Distressed painted furniture is a very popular look and is easy to achieve. Here's how to achieve this look.

Step One: Prepare the Surface

If the piece of furniture you wish to distress is already painted, you can leave the existing paint on it and just distress that or you can repaint it in the color of your choice. If you choose to repaint it, clean the surface with soap and water to remove dirt and grime. Once dry, rough sand the wood and then wipe away the dust. This will give the paint a surface to adhere to.

Step Two: Paint

Give your piece of furniture a good even coat of paint in the color of your choice. Flat or satin finish paint is best for a distressing project. Allow the paint to dry thoroughly and lightly rub the piece with extra fine steel wool to smooth any paint streaks or ridges.

Step Three: Distressing

This is the fun part of your project. Think about what type of natural wear and tear your piece could have had after years of use. A chair may have worn spots on the arms or seat, especially the edges. Perhaps there are nicks on the seat where someone sat down with a sharp object in their pocket.

For tables or dressers, think about the edges being worn down, especially corners and around handles or knobs. Use your sandpaper or steel wool to rub away these areas of paint. You can use a sharp object to create dents in the wood, either small deep ones like worm holes, by pounding in the point of a nail then pulling it out, or lay a rock on the piece and hit it hard with a hammer to create a dent in the wood. About anything or any technique you choose to use will give a good result.
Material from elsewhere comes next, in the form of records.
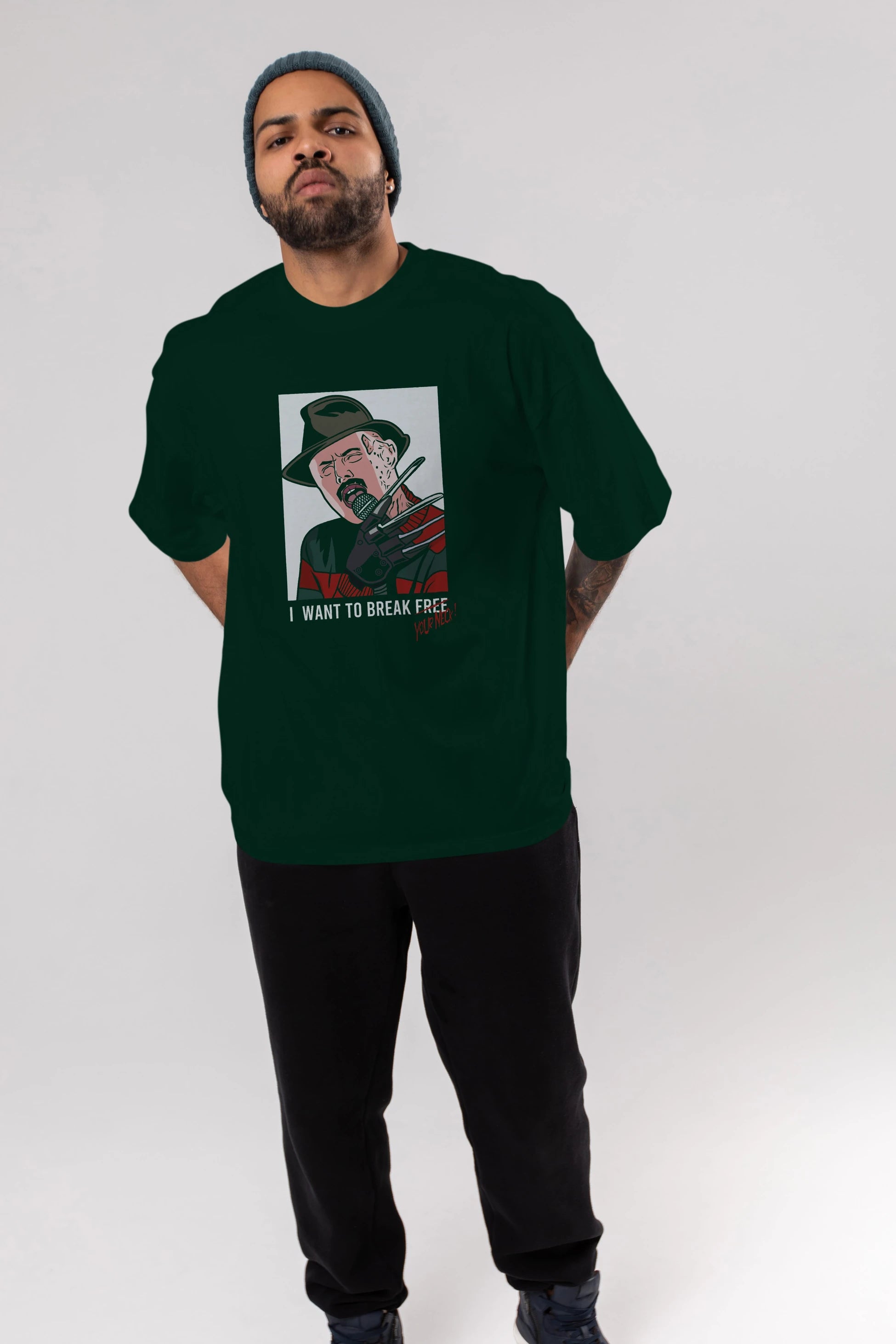 Freddy Merkrueger Ön Baskılı Oversize t-shirt Erkek Kadın Unisex %100 Pamuk tişort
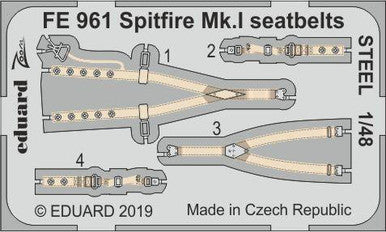 Eduard FE961 1/48 Spitfire Mk.I Seatbelts Steel for Tamiya
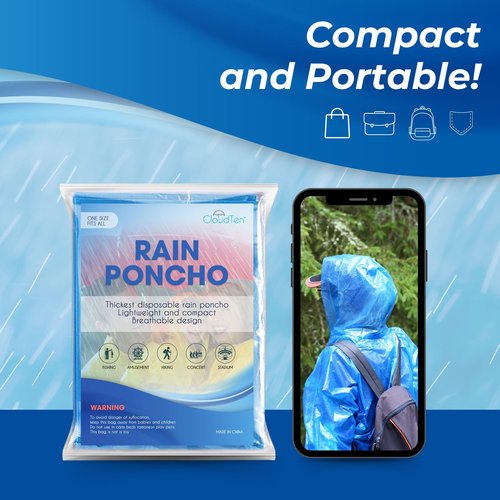 CloudTen Compact and Disposable Rain Ponchos for Men and Women (Multi Color (10 Packs))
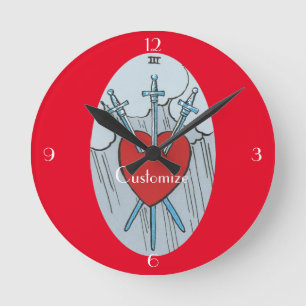 Reloj Redondo Mediano Tarjeta Tarot 3 Espadas Thunder_Cove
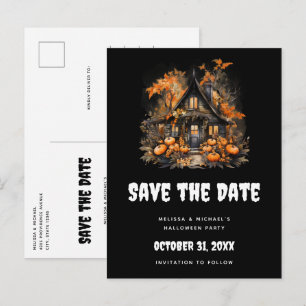Halloween Haunted House en pompoenen Save the Date Uitnodiging Briefkaart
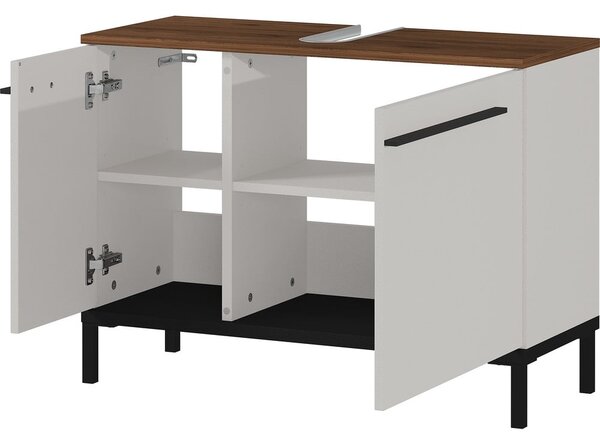 Mobile sotto lavabo grigio e beige in noce 80x59 cm Yonkers - Germania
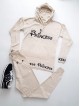 Trening dama din tricot crem cu inscriptie Princess si gluga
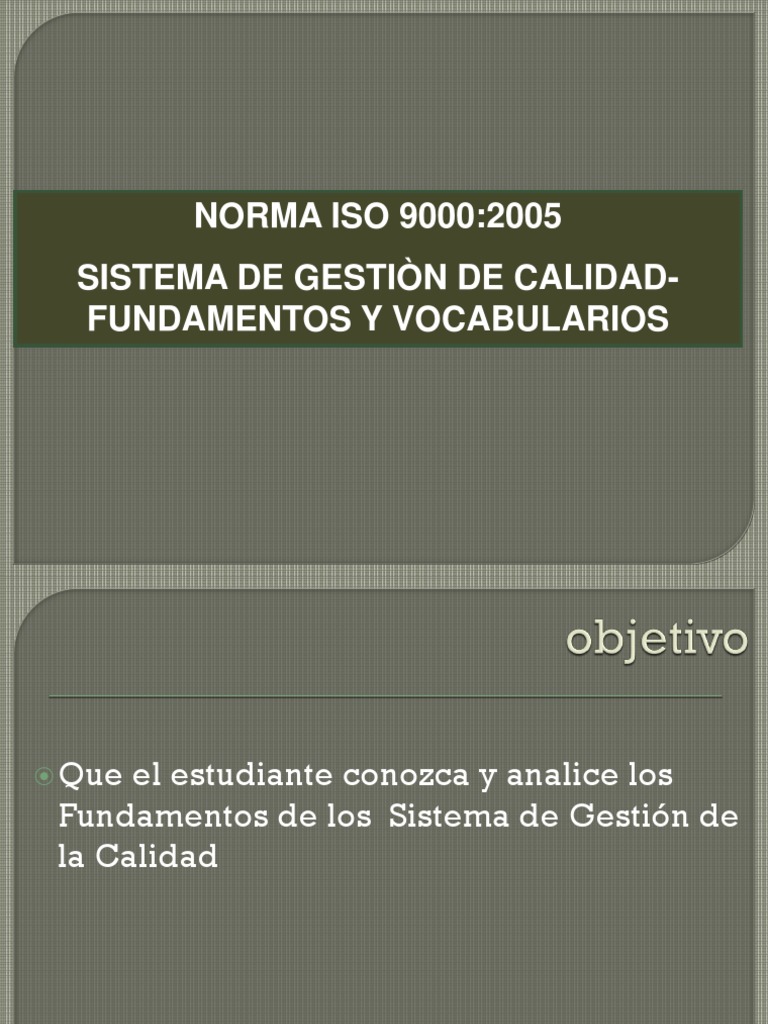 Fundamentos de Los Sistemas de Gestion de Calidad ISO 9000 | PDF ...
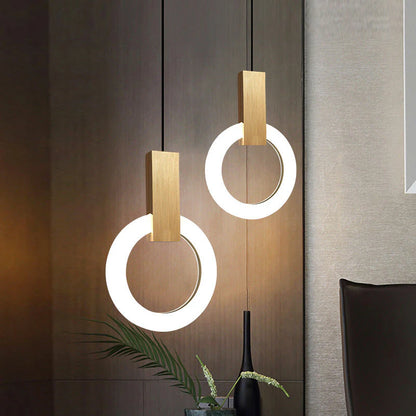 Nowoczesna lampa wisząca LED złoty pierścień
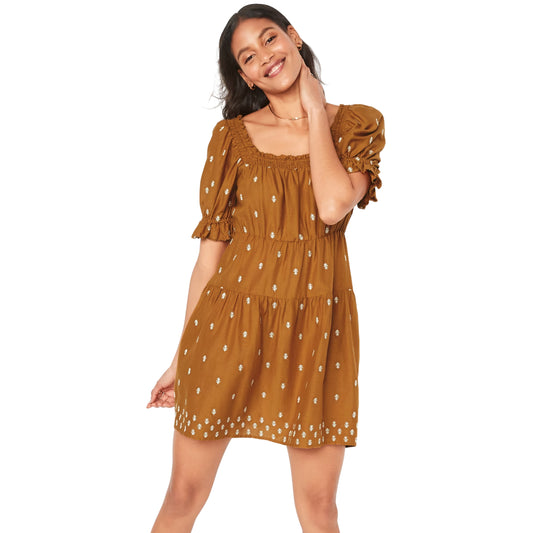 OLD NAVY - Puff-Sleeve Tiered Smocked Dress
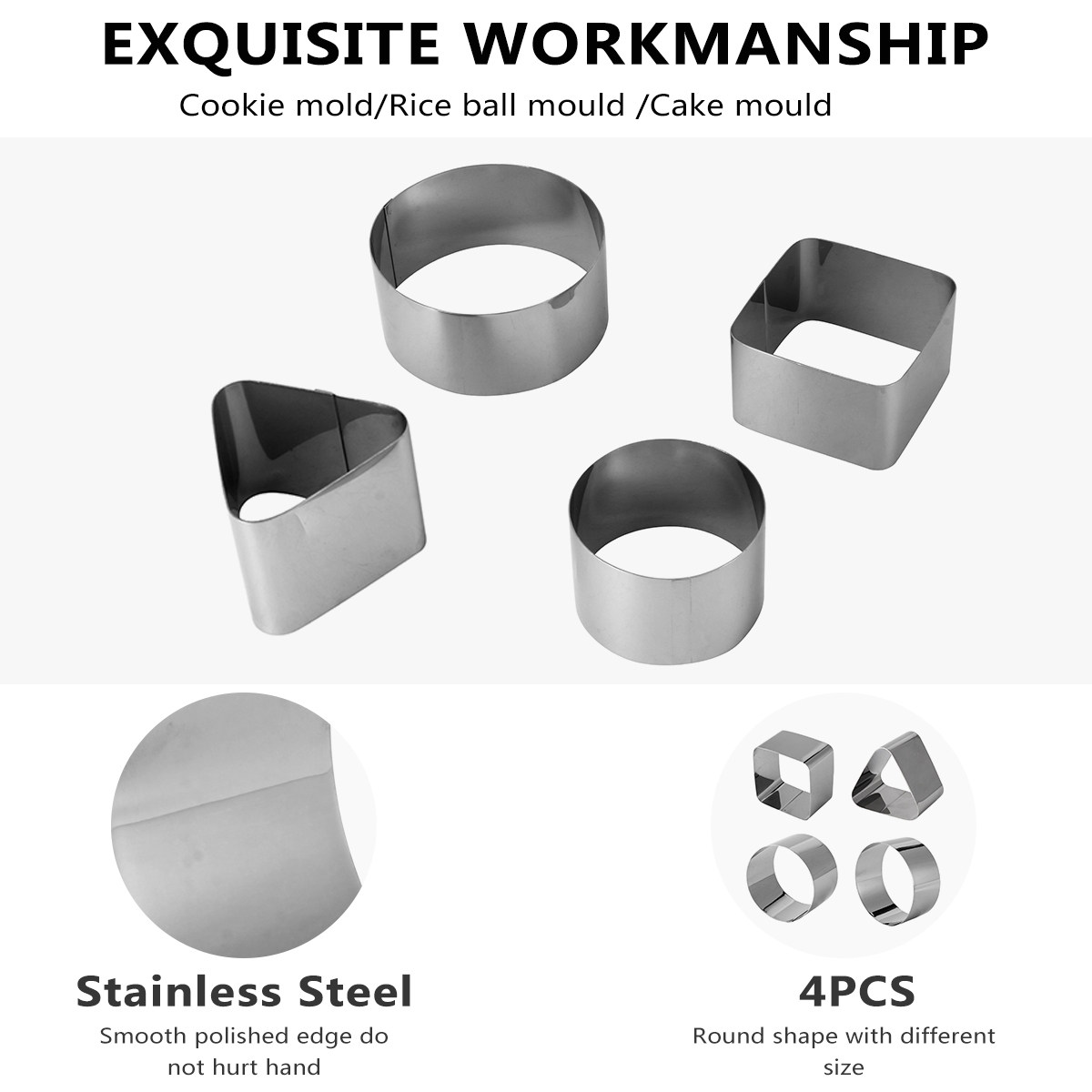 4Pcs Stainless Steel Mousse Ri - огляд і ціна Kitchen Baking Cake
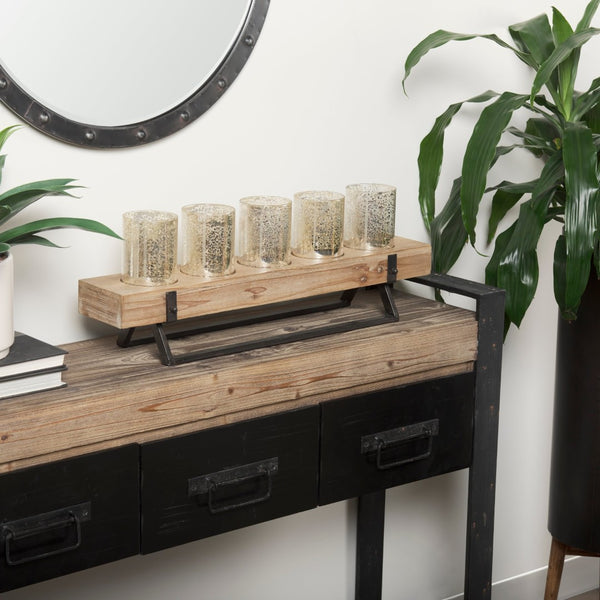 Mercana Carga Console Table with Rustic Pine Top and Three Drawers - Perfect for Entryway and Living Space 50018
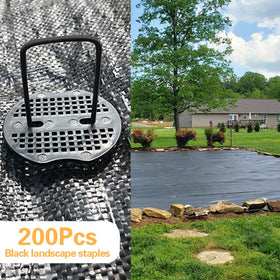 Bakulyor staples fix weed barrier and turf with sharp tips.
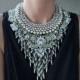 Statement Necklace - Handcrafted: Harlem. Silver and Bronze crystal layered stacked rhinestone ethnic bohemian necklace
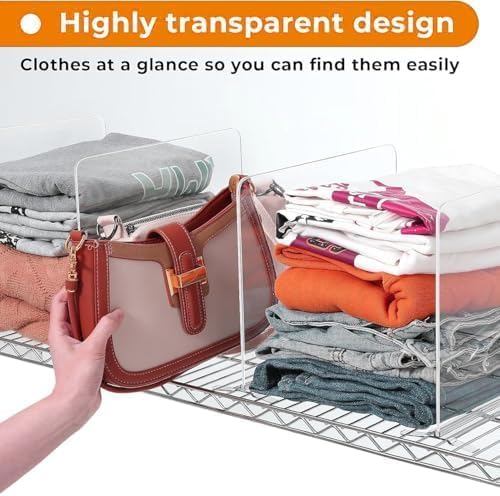 6 Pack Shelf Dividers for Wire Shelves, Acrylic Clear Closet Organizers and Storage for Sweater, Shirts, Bookshelf Handbags Separators Dividers for Closet Organization in Bedroom/Kitchen/Office/Pantry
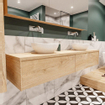 MONDIAZ LUSH Badkamermeubelset - 180cm - 2 lades - wastafel BARCO - 2 wasbakken - 0 kraangaten - washed oak SW409557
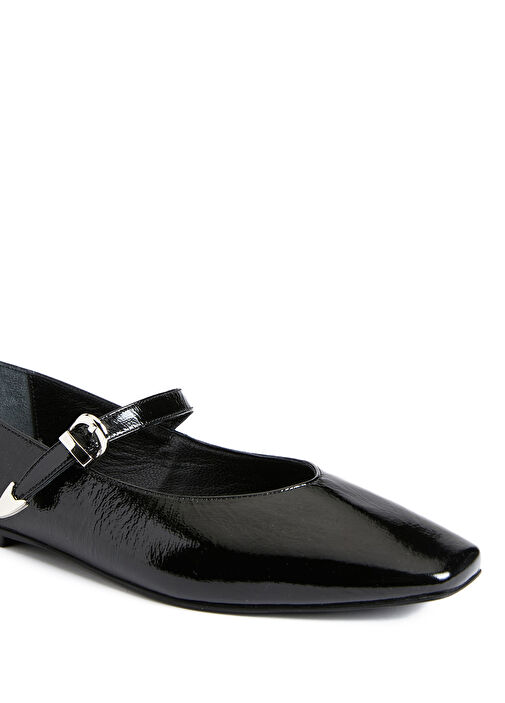 Siyah Kadın Deri Babet - Görsel 7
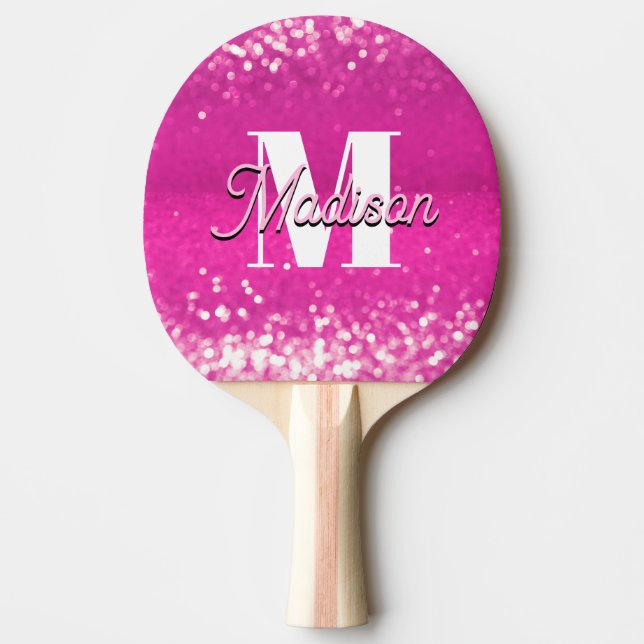 Hot Pink Glitter Bokeh Monogram Ping Pong Paddle (Front)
This is the part that will make your piece one of a kind and reflect your personality.

Step Four: Applying Age

Use the oil paint color you have chosen to rub into the cuts, gouges and worn spots to give it an aged look. Use a rag to rub away what you don't need to give it the color and look you want. You can rub the entire piece with a light coating of this same color if you wish to give the entire piece and aged or weathered look.

Step Five: Sealing

When all of the oil paint you've used has dried completely, you need to seal the piece. Apply a coat of Bri Wax over the entire piece, let it sit until partially dry, then buff to a soft lustre. Tinted wax will both age and shine the piece. Wax will also seal it. Or you can use varnish to seal it and protect it from water spills and prolong the life of the piece. Apply the varnish per manufacturers instructions.